> [SET TASK 1]: In the page on missing data, what do missing values decrease?
> [SET TASK 2]: Quote the page on missing data starting at "Some of the" and ending after "Missing at Random.".

> [PAGE]:
This article was published as a part of the Data Science Blogathon
Data provides us with the power to analyze and forecast the events of the future. With each day, more and more companies are adopting data science techniques like predictive forecasting, clustering, and so on. While it’s very intriguing to keep learning about complex ML and DL algorithms, one should not forget to master the essential data preprocessing. One of the important parts of data pre-processing is handling missing values. This is a complete guide on how to deal with different types of missing data.
The data in the real world has many missing data in most cases. There might be different reasons why each value is missing. There might be loss or corruption of data, or there might be specific reasons also. The missing data will decrease the predictive power of your model. If you apply algorithms with missing data, then there will be bias in the estimation of parameters. You cannot be confident about your results if you don’t handle missing data.
Ever wondered about the reasons behind missing data in datasets?
Some of the possible reasons behind missing data are:
The missing data can occur due to diverse reasons. We can categorize them into three main groups: Missing Completely at Random, Missing At Random, Not Missing at Random.
The missing data do not follow any particular pattern, they are simply random. The missing of these data is unrelated or independent of the remaining variables. It is not possible to predict these values with the rest of the variable data. For example, during the collection of data, a particular sample gets lost due to carelessness. This is an ideal case, where statistically the analysis will not be biased. But you shouldn’t assume the presence of MCAR unless very sure as it is a rare situation.
Here unlike MCAR, the data is missing amongst particular subsets. It is possible to predict if the data will be present/absent with the help of other features. But, you cannot predict the missing data themselves.

> [DATA SECTION]:
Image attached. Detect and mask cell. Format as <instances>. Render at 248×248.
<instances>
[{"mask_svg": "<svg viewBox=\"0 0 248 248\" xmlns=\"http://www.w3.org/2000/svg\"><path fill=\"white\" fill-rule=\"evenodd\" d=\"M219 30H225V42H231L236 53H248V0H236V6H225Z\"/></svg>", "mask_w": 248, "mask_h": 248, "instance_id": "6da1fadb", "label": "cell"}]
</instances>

> [WRITTEN REPLY 1]: They decrease the predictive power of your model.

> [WRITTEN REPLY 2]:
Some of the possible reasons behind missing data are:
The missing data can occur due to diverse reasons. We can categorize them into three main groups: Missing Completely at Random, Missing At Random, Not Missing at Random.